5 responses to “The John Steinbeck Encyclopedia of Road Trips

  1. L.M.Montgomery September 12, 2011 at 7:23 pm

    ‘W for Wanderlust’ and the impulse to travel and explore is my favourite! Inspirational! Also a family favourite author !

    • ML Awanohara September 12, 2011 at 10:26 pm

      @L.M. (nice that we have opposite initials!)
      I’m so glad you picked a favorite letter. I thought I’d respond by telling you my favorite, but in the event, I’m having a hard time choosing.
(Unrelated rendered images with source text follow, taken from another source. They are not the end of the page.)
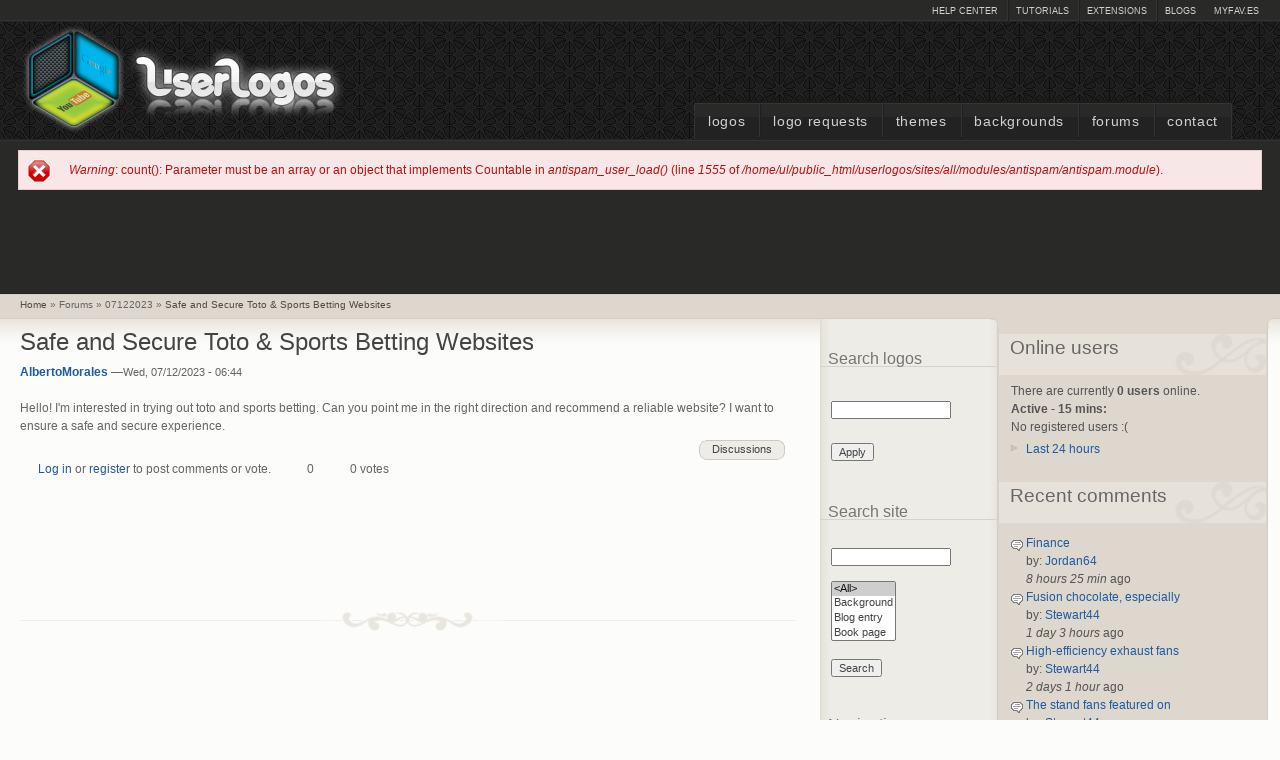

--- FILE ---
content_type: text/html; charset=utf-8
request_url: https://www.google.com/recaptcha/api2/aframe
body_size: 267
content:
<!DOCTYPE HTML><html><head><meta http-equiv="content-type" content="text/html; charset=UTF-8"></head><body><script nonce="ZVZJiQzaagqcN3eIDZr7Ag">/** Anti-fraud and anti-abuse applications only. See google.com/recaptcha */ try{var clients={'sodar':'https://pagead2.googlesyndication.com/pagead/sodar?'};window.addEventListener("message",function(a){try{if(a.source===window.parent){var b=JSON.parse(a.data);var c=clients[b['id']];if(c){var d=document.createElement('img');d.src=c+b['params']+'&rc='+(localStorage.getItem("rc::a")?sessionStorage.getItem("rc::b"):"");window.document.body.appendChild(d);sessionStorage.setItem("rc::e",parseInt(sessionStorage.getItem("rc::e")||0)+1);localStorage.setItem("rc::h",'1770134900465');}}}catch(b){}});window.parent.postMessage("_grecaptcha_ready", "*");}catch(b){}</script></body></html>

--- FILE ---
content_type: text/css
request_url: https://www.userlogos.org/files/css/css_oKZ5511VwrWFW_r8_S3VLcxH7fo2u9dB3c7kfRySGfc.css
body_size: 1195
content:
.ctools-locked{color:red;border:1px solid red;padding:1em;}.ctools-owns-lock{background:#FFFFDD none repeat scroll 0 0;border:1px solid #F0C020;padding:1em;}a.ctools-ajaxing,input.ctools-ajaxing,button.ctools-ajaxing,select.ctools-ajaxing{padding-right:18px !important;background:url(/sites/all/modules/ctools/images/status-active.gif) right center no-repeat;}div.ctools-ajaxing{float:left;width:18px;background:url(/sites/all/modules/ctools/images/status-active.gif) center center no-repeat;}
div.ctools-modal-content{background:#fff;color:#000;padding:0;margin:2px;border:1px solid #000;width:600px;text-align:left;}div.ctools-modal-content .modal-title{font-size:120%;font-weight:bold;color:white;overflow:hidden;white-space:nowrap;}div.ctools-modal-content .modal-header{background-color:#2385c2;padding:0 .25em 0 1em;}div.ctools-modal-content .modal-header a{color:white;}div.ctools-modal-content .modal-content{padding:1em 1em 0 1em;overflow:auto;position:relative;}div.ctools-modal-content .modal-form{}div.ctools-modal-content a.close{color:white;float:right;}div.ctools-modal-content a.close:hover{text-decoration:none;}div.ctools-modal-content a.close img{position:relative;top:1px;}div.ctools-modal-content .modal-content .modal-throbber-wrapper{text-align:center;}div.ctools-modal-content .modal-content .modal-throbber-wrapper img{margin-top:160px;}div.ctools-modal-content .form-item label{width:15em;float:left;}div.ctools-modal-content .form-item label.option{width:auto;float:none;}div.ctools-modal-content .form-item .description{clear:left;}div.ctools-modal-content .form-item .description .tips{margin-left:2em;}div.ctools-modal-content .no-float .form-item *{float:none;}div.ctools-modal-content .modal-form .no-float label{width:auto;}div.ctools-modal-content fieldset,div.ctools-modal-content .form-radios,div.ctools-modal-content .form-checkboxes{clear:left;}div.ctools-modal-content .vertical-tabs-panes > fieldset{clear:none;}div.ctools-modal-content .resizable-textarea{width:auto;margin-left:15em;margin-right:5em;}div.ctools-modal-content .container-inline .form-item{margin-right:2em;}#views-exposed-pane-wrapper .form-item{margin-top:0;margin-bottom:0;}div.ctools-modal-content label.hidden-options{background:transparent url(/sites/all/modules/ctools/images/arrow-active.png) no-repeat right;height:12px;padding-right:12px;}div.ctools-modal-content label.expanded-options{background:transparent url(/sites/all/modules/ctools/images/expanded-options.png) no-repeat right;height:12px;padding-right:16px;}div.ctools-modal-content .option-text-aligner label.expanded-options,div.ctools-modal-content .option-text-aligner label.hidden-options{background:none;}div.ctools-modal-content .dependent-options{padding-left:30px;}
.simpleupdown,.simpleupdown .up-score,.simpleupdown .down-score{display:inline-block;}.simpleupdown .positive{color:green;}.simpleupdown .negative{color:red;}.vud-widget-simpleupdown .up-active,.vud-widget-simpleupdown .down-active{cursor:default;}.vud-widget-simpleupdown .up-inactive,.vud-widget-simpleupdown .down-inactive,.vud-widget-simpleupdown .up-active,.vud-widget-simpleupdown .down-active{display:inline-block;height:16px;width:16px;margin:0px 0px -3px 0px;}.vud-widget-simpleupdown .up-active{background:url(/sites/all/modules/vote_up_down/widgets/simpleupdown/images/up-disabled.png) 0 0 no-repeat;background-position:center;}.vud-widget-simpleupdown .down-active{background:url(/sites/all/modules/vote_up_down/widgets/simpleupdown/images/down-disabled.png) 0 0 no-repeat;background-position:center;}.vud-widget-simpleupdown .up-inactive{background:url(/sites/all/modules/vote_up_down/widgets/simpleupdown/images/up.png) 0 0 no-repeat;background-position:center;}.vud-widget-simpleupdown .down-inactive{background:url(/sites/all/modules/vote_up_down/widgets/simpleupdown/images/down.png) 0 0 no-repeat;background-position:center;}.ajax-progress{display:inline-block;}.ajax-progress .throbber{background:transparent url(/sites/all/modules/vote_up_down/widgets/simpleupdown/images/ajax-active.gif) no-repeat 0px center;height:16px;margin:0px 0px -3px 0px;width:16px;}.progress-disabled{display:none !important;}.reset-active{display:inline-block;}div.ctools-modal-content{background :rgba(214,214,214,0.94);}
input.custom-search-default-value{color:#999;}#elements tr.region-message{font-weight:normal;color:#999;}#elements tr.region-populated{display:none;}fieldset.custom_search-popup{display:none;position:absolute;top:auto;margin:0;z-index:1;background-color:#fff;}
Right now, it’s a toss-up between:
      • A for Autumn — I like the idea that it’s never too late for adventure!
      • D for Dog — My two dogs are the most enthusiastic road-trip participants I’ve ever encountered and I can’t imagine leaving them behind.
      • K for Knight-errant — For all of my tendency to approach things analytically, there’s nothing I appreciate more than the grand, romantic gesture, such as Steinbeck made through this trip.
      • Y for You can’t go home again — As a repat to the U.S., I know this to be true!
      • Z for ZZZ under the stars — Whether or not Steinbeck and Charley ever truly roughed it like this makes no difference to me (sorry, Bill Steigerwald!), as I derive great pleasure simply from the picture of them camping out together…
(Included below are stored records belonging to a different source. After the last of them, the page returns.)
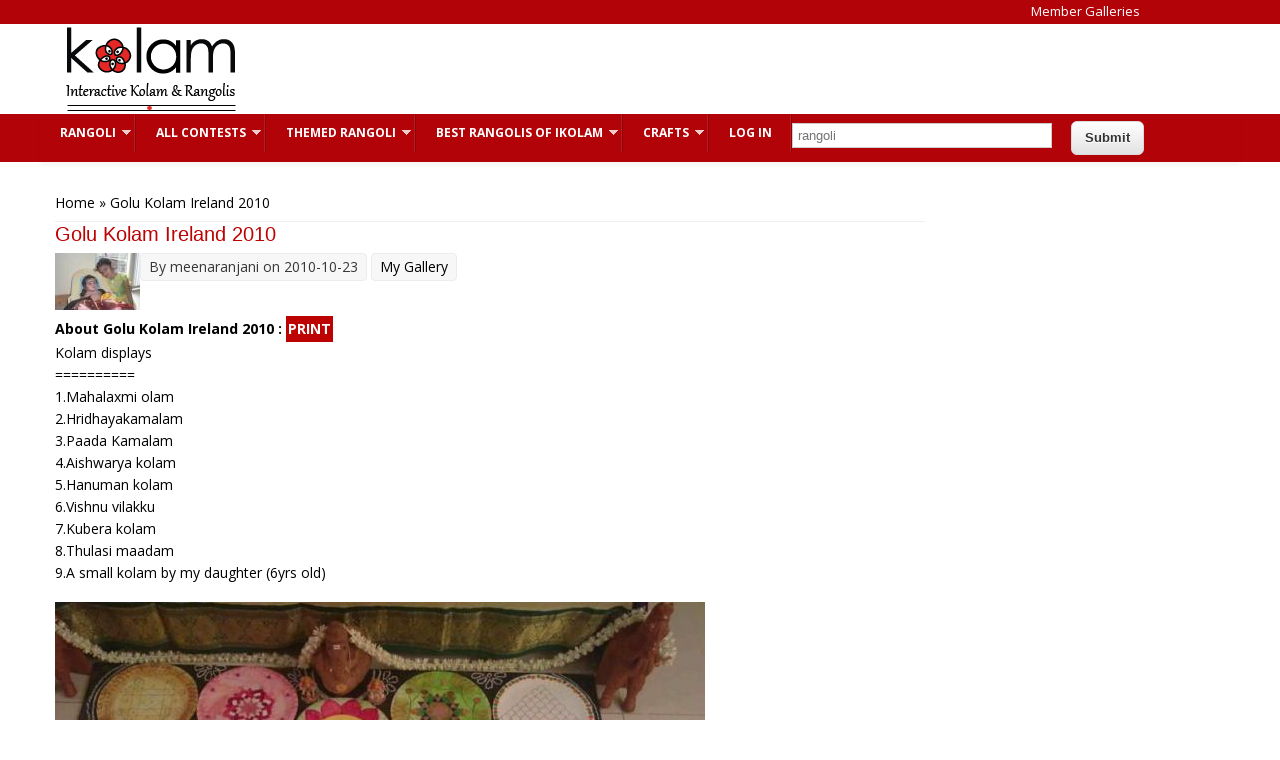

--- FILE ---
content_type: text/html; charset=utf-8
request_url: https://www.google.com/recaptcha/api2/aframe
body_size: 265
content:
<!DOCTYPE HTML><html><head><meta http-equiv="content-type" content="text/html; charset=UTF-8"></head><body><script nonce="A1xh5Y-OotoCbCftDGudFA">/** Anti-fraud and anti-abuse applications only. See google.com/recaptcha */ try{var clients={'sodar':'https://pagead2.googlesyndication.com/pagead/sodar?'};window.addEventListener("message",function(a){try{if(a.source===window.parent){var b=JSON.parse(a.data);var c=clients[b['id']];if(c){var d=document.createElement('img');d.src=c+b['params']+'&rc='+(localStorage.getItem("rc::a")?sessionStorage.getItem("rc::b"):"");window.document.body.appendChild(d);sessionStorage.setItem("rc::e",parseInt(sessionStorage.getItem("rc::e")||0)+1);localStorage.setItem("rc::h",'1769019196382');}}}catch(b){}});window.parent.postMessage("_grecaptcha_ready", "*");}catch(b){}</script></body></html>

--- FILE ---
content_type: application/javascript; charset=utf-8
request_url: https://fundingchoicesmessages.google.com/f/AGSKWxWXVJ1sCmryfmhZRKf8dF7iDDzwhrylKs89UeEI52kWtZZBUoorSXb30uBk8PtxMV6PnnjG6p-lNcDU8pWKj6CMKR-KQaOIH8rmgRTLyXD_Yp-sFHMRWaxAsdW02P8BKvmHml78yKaIZpuoS6Ntobj1VkMUvgJ7dv1KZQRl5V5qDs3MQwt2tuyTpUk5/_/bnr.php?.ads_clickthru./ad-pub./adshow?_ad01_
body_size: -1290
content:
window['3a146b7a-4829-4cd3-bf5e-c2b84c05e550'] = true;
      I’ll ponder this a little more and let you know if I reach some decision… 🙂

  2. ML Awanohara September 13, 2011 at 10:05 am

    One interesting footnote: Nick Kristoff’s Sunday NYT column, “We’re Rich (In Nature),” is largely in tune with the sentiments of this Steinbeck post.

    While Kristoff didn’t make a road trip, he went backpacking this summer with his family in the Pacific Northwest, which prompted 3 main thoughts:

    1) America’s national parks, national forests and other public lands are a national treasure of incalculable value. As Kristoff put it:

    …the trip allowed my family to relish some of America’s finest real estate, without spending a dime.

    But — wait for it!

    2) Republicans are now proposing opening more than 50 million acres of federal lands to logging, grazing and other uses.
    3) According to National Park Service stats, fewer and fewer youths are heading outdoors — they have a “nature deficit disorder.”

    Poor Steinbeck must be rolling over in his grave…and Charley, howling at the moon!